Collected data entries

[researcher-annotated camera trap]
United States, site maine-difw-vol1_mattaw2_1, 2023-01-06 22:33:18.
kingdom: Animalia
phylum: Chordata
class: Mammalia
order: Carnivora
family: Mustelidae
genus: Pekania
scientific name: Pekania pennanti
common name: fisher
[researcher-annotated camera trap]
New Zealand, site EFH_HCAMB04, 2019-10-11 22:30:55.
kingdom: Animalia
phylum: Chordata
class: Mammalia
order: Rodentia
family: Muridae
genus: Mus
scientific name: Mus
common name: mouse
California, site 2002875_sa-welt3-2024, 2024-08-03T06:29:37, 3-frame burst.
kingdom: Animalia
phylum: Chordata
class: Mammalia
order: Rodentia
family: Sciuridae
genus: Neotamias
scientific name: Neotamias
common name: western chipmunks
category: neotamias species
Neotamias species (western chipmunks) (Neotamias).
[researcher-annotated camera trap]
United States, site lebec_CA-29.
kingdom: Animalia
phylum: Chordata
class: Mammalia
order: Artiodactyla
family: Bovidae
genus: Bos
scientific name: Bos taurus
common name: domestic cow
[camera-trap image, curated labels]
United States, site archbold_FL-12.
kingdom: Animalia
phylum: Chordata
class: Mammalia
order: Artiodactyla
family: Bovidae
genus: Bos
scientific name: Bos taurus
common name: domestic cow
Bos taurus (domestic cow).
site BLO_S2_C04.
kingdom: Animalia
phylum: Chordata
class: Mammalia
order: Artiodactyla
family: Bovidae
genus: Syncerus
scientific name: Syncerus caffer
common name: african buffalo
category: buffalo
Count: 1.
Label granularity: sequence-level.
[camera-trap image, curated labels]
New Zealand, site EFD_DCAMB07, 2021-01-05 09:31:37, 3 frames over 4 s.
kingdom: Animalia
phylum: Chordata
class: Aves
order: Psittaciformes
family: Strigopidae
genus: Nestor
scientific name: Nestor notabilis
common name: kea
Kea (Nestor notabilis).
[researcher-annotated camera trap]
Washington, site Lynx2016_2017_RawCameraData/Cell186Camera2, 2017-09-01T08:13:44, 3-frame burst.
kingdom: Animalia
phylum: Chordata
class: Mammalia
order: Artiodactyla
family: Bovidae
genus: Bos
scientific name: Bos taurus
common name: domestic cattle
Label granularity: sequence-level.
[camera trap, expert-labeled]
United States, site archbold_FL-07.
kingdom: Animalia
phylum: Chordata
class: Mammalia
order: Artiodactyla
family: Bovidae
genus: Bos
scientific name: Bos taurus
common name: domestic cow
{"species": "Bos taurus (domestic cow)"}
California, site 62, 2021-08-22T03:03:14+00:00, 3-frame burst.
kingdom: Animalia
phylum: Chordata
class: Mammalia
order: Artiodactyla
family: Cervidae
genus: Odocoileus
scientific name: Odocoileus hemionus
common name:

Problem
Return the entries above in full and exactly as written.

Output below
[researcher-annotated camera trap]
United States, site maine-difw-vol1_mattaw2_1, 2023-01-06 22:33:18.
kingdom: Animalia
phylum: Chordata
class: Mammalia
order: Carnivora
family: Mustelidae
genus: Pekania
scientific name: Pekania pennanti
common name: fisher
[researcher-annotated camera trap]
New Zealand, site EFH_HCAMB04, 2019-10-11 22:30:55.
kingdom: Animalia
phylum: Chordata
class: Mammalia
order: Rodentia
family: Muridae
genus: Mus
scientific name: Mus
common name: mouse
California, site 2002875_sa-welt3-2024, 2024-08-03T06:29:37, 3-frame burst.
kingdom: Animalia
phylum: Chordata
class: Mammalia
order: Rodentia
family: Sciuridae
genus: Neotamias
scientific name: Neotamias
common name: western chipmunks
category: neotamias species
Neotamias species (western chipmunks) (Neotamias).
[researcher-annotated camera trap]
United States, site lebec_CA-29.
kingdom: Animalia
phylum: Chordata
class: Mammalia
order: Artiodactyla
family: Bovidae
genus: Bos
scientific name: Bos taurus
common name: domestic cow
[camera-trap image, curated labels]
United States, site archbold_FL-12.
kingdom: Animalia
phylum: Chordata
class: Mammalia
order: Artiodactyla
family: Bovidae
genus: Bos
scientific name: Bos taurus
common name: domestic cow
Bos taurus (domestic cow).
site BLO_S2_C04.
kingdom: Animalia
phylum: Chordata
class: Mammalia
order: Artiodactyla
family: Bovidae
genus: Syncerus
scientific name: Syncerus caffer
common name: african buffalo
category: buffalo
Count: 1.
Label granularity: sequence-level.
[camera-trap image, curated labels]
New Zealand, site EFD_DCAMB07, 2021-01-05 09:31:37, 3 frames over 4 s.
kingdom: Animalia
phylum: Chordata
class: Aves
order: Psittaciformes
family: Strigopidae
genus: Nestor
scientific name: Nestor notabilis
common name: kea
Kea (Nestor notabilis).
[researcher-annotated camera trap]
Washington, site Lynx2016_2017_RawCameraData/Cell186Camera2, 2017-09-01T08:13:44, 3-frame burst.
kingdom: Animalia
phylum: Chordata
class: Mammalia
order: Artiodactyla
family: Bovidae
genus: Bos
scientific name: Bos taurus
common name: domestic cattle
Label granularity: sequence-level.
[camera trap, expert-labeled]
United States, site archbold_FL-07.
kingdom: Animalia
phylum: Chordata
class: Mammalia
order: Artiodactyla
family: Bovidae
genus: Bos
scientific name: Bos taurus
common name: domestic cow
{"species": "Bos taurus (domestic cow)"}
California, site 62, 2021-08-22T03:03:14+00:00, 3-frame burst.
kingdom: Animalia
phylum: Chordata
class: Mammalia
order: Artiodactyla
family: Cervidae
genus: Odocoileus
scientific name: Odocoileus hemionus
common name:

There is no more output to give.